元の文章 »

説明

電池劣化判定装置、電池劣化判定方法、及びプログラム

【課題】二次電池の劣化状態を判定するための特別な装置を設けることなく、ランニング運転のまま短時間で二次電池の劣化状態を判定することができるようにする。
【解決手段】発熱量演算部2が、二次電池における電池セルのセル温度と周囲温度との測定値から電池セルの実測温度上昇値を演算し、SOC演算部3が、電池セルに流れる電流の電流積算値と電池セルの電圧とに基づいてSOCを演算する。一方、テーブル4は、二次電池に流れる電流をIとしたとき、一定時間におけるI平均ごとの電池セルの初期特性の温度上昇値をSOCごとに格納している。これによって、劣化判定部5は、テーブル4に格納されている初期特性の温度上昇値と、先に発熱量演算部2が演算した実測温度上昇値とを比較して二次電池の劣化状態を判定する。これによって、ランニング運転中において二次電池の劣化判定を短時間かつ容易に行うことができる。

解く問題 »
A – 電池劣化判定の文章によると、テーブル4にはSOCごとに何が格納されていますか。
B – 電池劣化判定の文章の続きを、最後の文のあとから書いてください。

提供資料 »
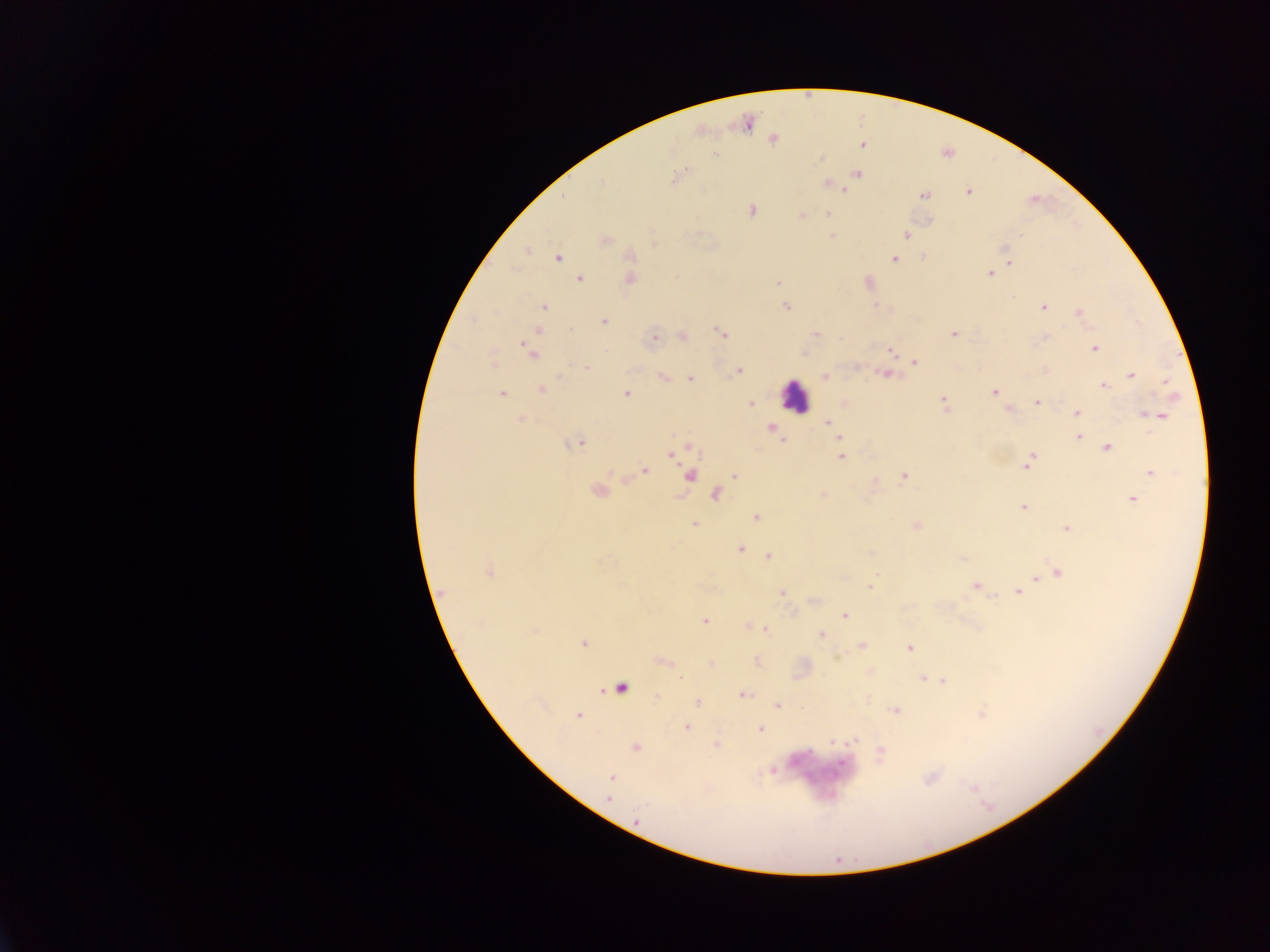

Approximate centers as (x, y) in pixels. Leukocyte locations: (794, 396), (623, 684). Malaria parasite locations: (773, 139), (862, 144), (716, 155), (819, 159), (857, 173), (677, 176), (829, 184), (969, 192), (924, 195), (752, 210), (827, 214), (802, 215), (906, 235), (1021, 235), (832, 236), (604, 240), (1004, 249), (526, 251), (559, 257), (631, 257), (924, 257), (894, 259), (1011, 262), (989, 273), (580, 279), (630, 279), (867, 282), (777, 283), (543, 307), (786, 307), (1043, 307), (1078, 312), (604, 321), (538, 331), (721, 333), (815, 333), (953, 334), (683, 337), (653, 339), (1094, 348), (890, 351), (530, 352), (915, 362), (493, 365), (587, 368), (1044, 370), (739, 371), (885, 374), (1132, 374), (825, 376), (662, 377), (690, 379), (1166, 382), (1104, 386), (542, 389), (993, 391), (502, 394), (626, 394), (944, 400), (1037, 402), (751, 403), (1010, 410), (1077, 413), (1158, 415), (520, 419), (828, 421), (832, 427), (773, 428), (1079, 436), (839, 438), (577, 443), (1108, 448), (671, 454), (1032, 455), (841, 457), (1028, 464), (644, 470), (1150, 473), (734, 476), (689, 477), (903, 478), (598, 492), (716, 495), (823, 495), (1132, 499), (1023, 507), (756, 517), (694, 525), (916, 525), (1066, 528), (740, 548), (870, 553), (768, 556), (963, 558), (488, 572), (1059, 573), (1036, 578), (976, 586), (869, 587), (1018, 592), (444, 593), (781, 593), (845, 615), (704, 621), (764, 629), (535, 631), (821, 635), (583, 643), (862, 645), (909, 648), (662, 661), (757, 662), (711, 664), (680, 678), (923, 679), (934, 679), (942, 680), (743, 695), (657, 697), (697, 702), (777, 706), (895, 711), (578, 715), (686, 728), (760, 729), (856, 739), (832, 741), (635, 748), (880, 752), (842, 763), (773, 770), (611, 778), (608, 799), (637, 819). Image is 1270×952 pixels. Thick blood smear. Single field of view. Collected in Ghana. Mobile-phone photograph taken through the microscope.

演習の答え »
A – 一定時間におけるI平均ごとの、電池セルの初期特性の温度上昇値です。

B –
【発明の詳細な説明】
【技術分野】
【0001】
本発明は、二次電池の劣化状態を判定する技術に係り、特に、移動体用のリチウム電池などの二次電池の劣化状態を判定するための電池劣化判定装置、電池劣化判定方法、及びその方法をコンピュータに実行させるプログラムに関する。
【背景技術】
【0002】
リチウム電池などの二次電池の劣化状態を推定(判定)して、電池の管理条件への反映や状態表示を行うことは、二次電池を安全に使用したり電池交換時期を事前に知る上でユーザメリットにつながる。そこで、このような観点から、二次電池の劣化状態を推定する技術が種々報告されている。例えば、二次電池の充放電回数をカウントしたり使用時間を計測することで二次電池の劣化状態を推定する技術や、二次電池の充放電容量を直接計測したり、内部抵抗を計算したりして二次電池の劣化状態を推定する技術や、二次電池の電圧変化幅と充放電容量から全体容量を判断して、二次電池の劣化状態を推定する技術などが知られている。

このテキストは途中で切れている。